REQUIRED WORK:
[1] Answer these questions from the opinion column on the ICAD appointment:
(a) What does the column say the power to appoint essentially is?
(b) Which committee is Vice President Robredo now officially co-chair of?
(c) Who chairs that committee?
[2] Please turn the paragraph of the opinion column on the ICAD appointment that begins "The doctrine of qualified political agency" into a short list that keeps its main points.
[3] Carry the opinion column on the ICAD appointment forward from its last sentence.

*** Opening PAGE TEXT ***

Lie down with Lions
SEARCH FOR TRUTH - Ernesto P. Maceda Jr. (The Philippine Star) - November 9, 2019 - 12:00am

The rule of thumb is that an official gets appointed/designated to a public office because of the trust and confidence of the appointing authority. The power to appoint is essentially discretionary. The legal principle is that it be performed by the officer in which it is vested according to his “best lights”.

Exactly the opposite happened when President Rodrigo Roa Duterte challenged Vice President Leonor Gerona Robredo to stop being a critic. Do a better job against illegal drugs, can you? She is now officially the co-chair of the Inter-Agency Committee on Anti-Illegal Drugs (ICAD). This is an appointment with no trust and confidence. It’s a decision fueled by annoyance.

You’re brighter than me? All the appointee need do is to possess the qualification for the position. In VP Leni’s case, the doubt so loudly heard is whether she is actually qualified. “Tingnan natin kung kaya mo” – PRRD; “hindi ito beauty contest” – Senator Bato de la Rosa; “hindi sila matatakot … ibe-baby mo ang mga yan” – Senator Bong Go.

Undergirding every appointment/designation to high public office is the principal-agent relationship. We are not speaking of the agency relation of VP Leni to her electorate: she as agent and the voters as principal. We speak here of her relation as adjunct/assistant to the Executive. She is an agent but her principal is the President who appointed her.

The doctrine of qualified political agency deems her acts, until disapproved, to be the President’s own. VP Leni accepts the offer but on her own terms. She won’t be dictated upon. This is problematic. The Supreme Court has recognized on elemental agency principles that the multiple executive functions of the single Executive are performed through the executive departments. Hence, their acts are “subject to the direction of the President”. The people may be her boss in her capacity as Vice President but the President is clearly her boss in her capacity as co-chair of the ICAD.

By accepting the position, she acknowledges that her committee, headed by its chair, Philippine Drug Enforcement Agency Director-General Aaron Aquino (rank of Undersecretary), is subject to the policy direction of Malacañang. As co-chair, she will have to follow the President’s lead. Criticism has gotten her voice all hoarse but it doesn’t change the power dynamic. The guidance still comes down from above.

*** Closing PAGE TEXT ***
*** Opening AVAILABLE DATA ***

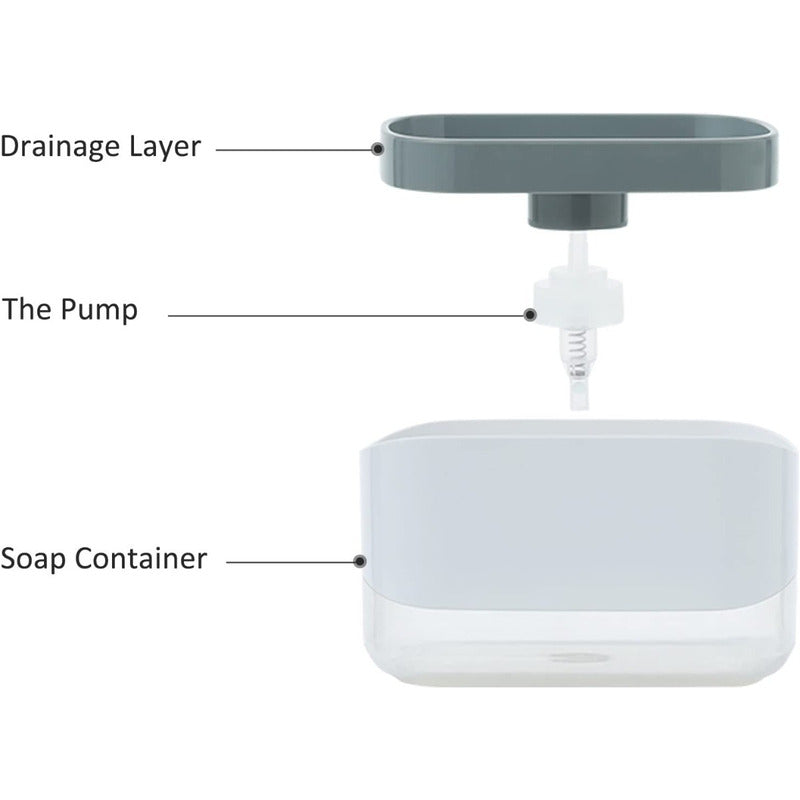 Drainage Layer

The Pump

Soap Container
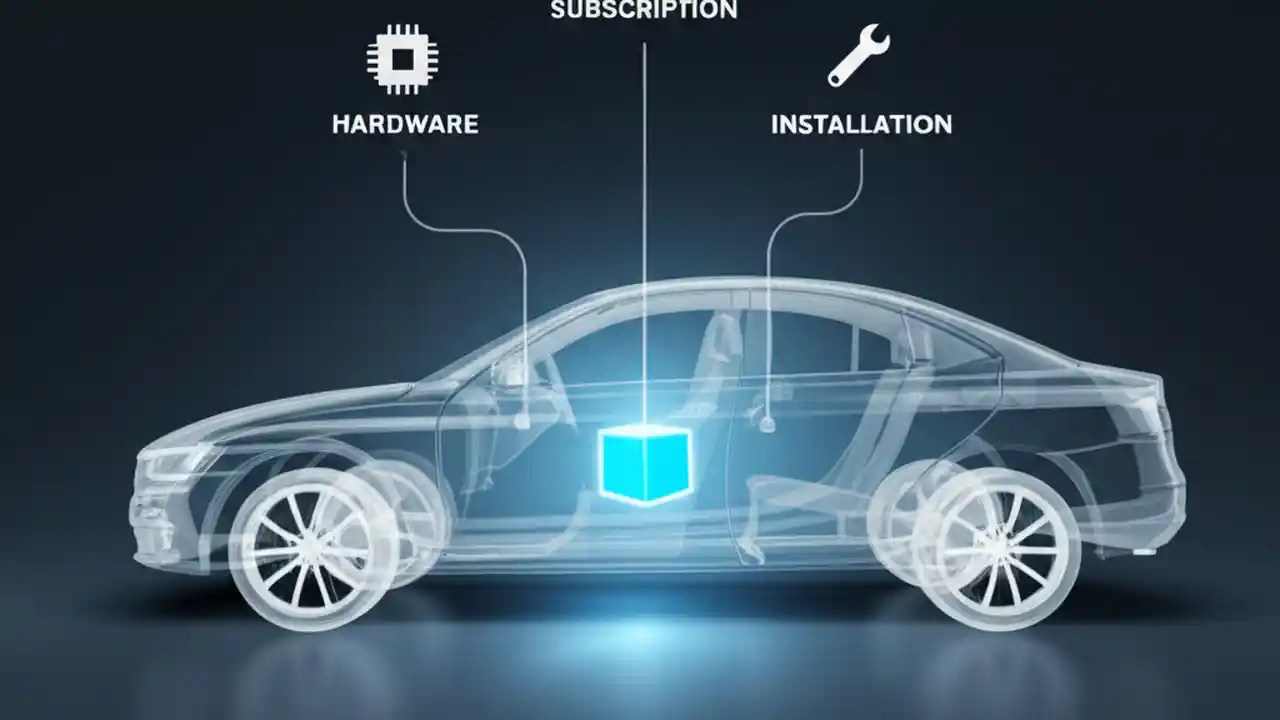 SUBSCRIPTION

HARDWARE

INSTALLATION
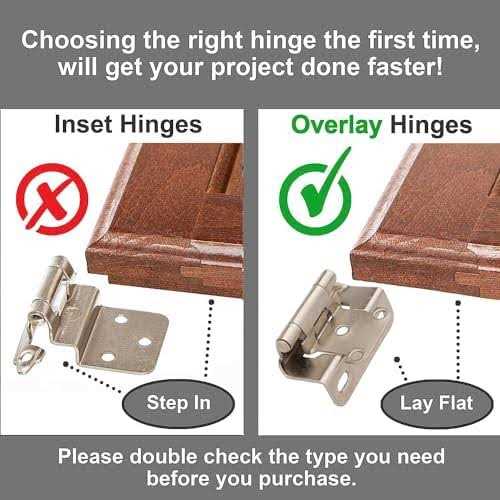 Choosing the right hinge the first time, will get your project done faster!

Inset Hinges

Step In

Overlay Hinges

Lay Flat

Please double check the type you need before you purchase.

*** Closing AVAILABLE DATA ***

REPLIES:
[1]
(a) Discretionary.
(b) The Inter-Agency Committee on Anti-Illegal Drugs (ICAD).
(c) Philippine Drug Enforcement Agency Director-General Aaron Aquino.

[2]
- Under the doctrine of qualified political agency, her acts count as the President's own until he disapproves them.
- VP Leni has accepted the offer on her own terms and won't be dictated upon, which the column calls problematic.
- The Supreme Court has held that the single Executive carries out its many functions through the executive departments, so their acts are "subject to the direction of the President".
- The people may be her boss as Vice President, but the President is her boss as ICAD co-chair.

[3]
No silence for this lamb. However cutely or acutely the Robredo gambit germinated, her decision to accept the dare and to dare to accept shouldn’t be second guessed. With the odds clearly against her, it is heroic that she tries. Even if only for the souls that may be saved by the deterrent effect of her presence in the committee. If any.

The variance with the culture of violence epitomized by the statements of  PRRD and Senators De La Rosa and Go could not be more defined. Ken Follet provides our column title. These Lions tout the 82% approval rating of the drug war plus the absence of public rage to rationalize their “just war” ethics. Kill or be killed. VP Leni, with her more balanced view of the role of the State, may be in their den. But she is there to remind them that, after almost 4 years of their spree, a tremendous 96% of the Filipino people still have faith in due process and believe that drug suspects should be captured alive.

Anthony Stark vs. Travis Bickle. This dream bout almost slipped our notice, what with VP Leni’s hemming and hawing about the new job. The internet erupted when revered film maker Martin Scorcese reignited the debate on the nature of Art. Using cinema as his platform, he promptly reduced the giant entertainment and financial extravaganzas of Disney/Marvel movies to … theme parks. Scorcese and his generation of auteurs gave us a legacy of complex characters, archetypes, stereotypes, tropes that have provoked thought, led us down paths of discovery or revelation, challenged our biases. They changed our lives. For better or worse.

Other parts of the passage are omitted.